Committed to PEOPLE'S RIGHT TO KNOW
Vol. 5 Num 1092 Wed. June 27, 2007  
   
Letters to Editor


DCC's role


An organisation called "Dhanmondi Shamaj Kalyan Parishad" has struck a deal whereby it daily collects garbage from each apartment in the many high-rises in our neighbourhood in exchange for up to Tk 50 a month per unit.

The emergence of this organisation was announced to Dhanmondites by the Ward Commissioner for Ward 49. In a letter dated 27 April 1999, he solemnly announced that the Dhanmondi Shamaj Kalyan Parishad had been bestowed the stamp-of-approval by the Dhaka City Corporation (DCC).

So they went ahead. We didn't have the social orientation to question how and why this sudden arrangement had been decided upon. After all, things like that are par for the course, to use a term from golf. That's how Road 2, Road 27, Mirpur Road and Sat Masjid Road suddenly morphed from being "residential" roads to "commercial" roads. With all the corruption and mayhem in the air, not to mention the absence of even an iota of concession on the part of our revered authorities to the notion that residents of Dhanmondi were in fact members of a tax-paying citizenry, and they had the right to be consulted, we merely hiccupped but did not protest.
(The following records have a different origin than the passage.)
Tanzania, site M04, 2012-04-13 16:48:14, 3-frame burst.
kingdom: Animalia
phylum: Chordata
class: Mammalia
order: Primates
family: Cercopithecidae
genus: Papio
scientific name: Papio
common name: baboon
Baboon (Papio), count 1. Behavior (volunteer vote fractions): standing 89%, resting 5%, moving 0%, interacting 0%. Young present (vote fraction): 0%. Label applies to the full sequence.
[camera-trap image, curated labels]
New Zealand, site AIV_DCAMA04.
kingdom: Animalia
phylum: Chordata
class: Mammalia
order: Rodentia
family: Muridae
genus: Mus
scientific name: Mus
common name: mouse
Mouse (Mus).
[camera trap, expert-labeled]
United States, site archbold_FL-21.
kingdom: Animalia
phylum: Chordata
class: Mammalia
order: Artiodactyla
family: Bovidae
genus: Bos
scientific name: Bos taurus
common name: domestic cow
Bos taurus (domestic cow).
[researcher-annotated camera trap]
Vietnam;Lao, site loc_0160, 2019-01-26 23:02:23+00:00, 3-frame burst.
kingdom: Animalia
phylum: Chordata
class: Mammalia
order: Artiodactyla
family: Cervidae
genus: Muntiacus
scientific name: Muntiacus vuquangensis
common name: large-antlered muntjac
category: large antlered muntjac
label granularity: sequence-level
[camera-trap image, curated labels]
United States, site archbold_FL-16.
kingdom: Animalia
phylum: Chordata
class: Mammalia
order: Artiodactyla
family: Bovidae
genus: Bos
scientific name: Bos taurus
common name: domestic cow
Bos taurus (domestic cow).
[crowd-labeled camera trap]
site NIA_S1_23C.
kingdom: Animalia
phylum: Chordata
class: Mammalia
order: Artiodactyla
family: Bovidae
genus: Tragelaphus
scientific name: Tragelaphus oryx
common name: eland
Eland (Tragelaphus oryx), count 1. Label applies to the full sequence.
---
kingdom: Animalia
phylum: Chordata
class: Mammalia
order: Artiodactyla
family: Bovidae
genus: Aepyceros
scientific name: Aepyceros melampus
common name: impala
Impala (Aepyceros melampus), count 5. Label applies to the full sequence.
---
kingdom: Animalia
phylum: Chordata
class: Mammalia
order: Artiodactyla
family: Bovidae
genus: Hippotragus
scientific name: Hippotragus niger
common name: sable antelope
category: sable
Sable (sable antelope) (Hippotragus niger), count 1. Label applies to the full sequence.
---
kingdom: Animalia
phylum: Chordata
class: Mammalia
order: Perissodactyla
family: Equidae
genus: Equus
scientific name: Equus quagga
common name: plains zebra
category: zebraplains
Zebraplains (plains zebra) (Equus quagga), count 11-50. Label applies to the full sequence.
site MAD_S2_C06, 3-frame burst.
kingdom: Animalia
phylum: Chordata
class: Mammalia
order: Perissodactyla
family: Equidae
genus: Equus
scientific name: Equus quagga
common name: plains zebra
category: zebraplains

Our experience is that the Mayor is way too busy with more important things than the issues that concern us, such as:

1. The typical apartment pays Taka 6,000 a year to the DCC. The DCC's tax base has exploded exponentially as the number of units on a single plot in Dhanmondi paying city taxes has multiplied from 1 to 20 or even 28. Consider, for example, the difference between what DCC used to receive when a single family owned the plot on Road 6, which would have been around Taka 6,000 per year, and the Taka 1,68,000 the corporation now raises from the same plot, where there are now 28 tax-paying units. Enough to make some of our VIP prisoners feel that they have somehow missed the boat.

2. Moreover, the DCC now has a second source to swell its coffers. It has taken to leasing out our playgrounds and open spaces to industrial fairs, boat clubs, tough sporting clubs in which young children have no role, restaurants, and endless streams of vendors. All this in total disregard of the crowding, noise and litter caused or what people who live in Dhanmondi think about the arrangement.

3. "Kor di, pai ki?" has been one of the long-standing slogans of the Dhanmondi Poribesh Unnayon Jote. What we would like to know is what exactly does the DCC do with all this money it extracts from Dhanmondi? As far as we can see, it certainly is not for any effort to clean or maintain facilities in our area. Our open spaces are filthy, the areas around dust-bins even filthier; our drains are clogged; our electricity supply entirely hit-or-miss; our water supply uneven; our roads pitted with pot-holes that regularly cause twisted ankles and broken legs etc.

All these calls for a raising of the ante from "What exactly does the DCC do with all our tax money" to: What's the DCC for? Does Dhaka city really need the DCC at all?

Since the Mayor is too busy to answer the question, we helplessly ask your readers to come forward with an answer or two.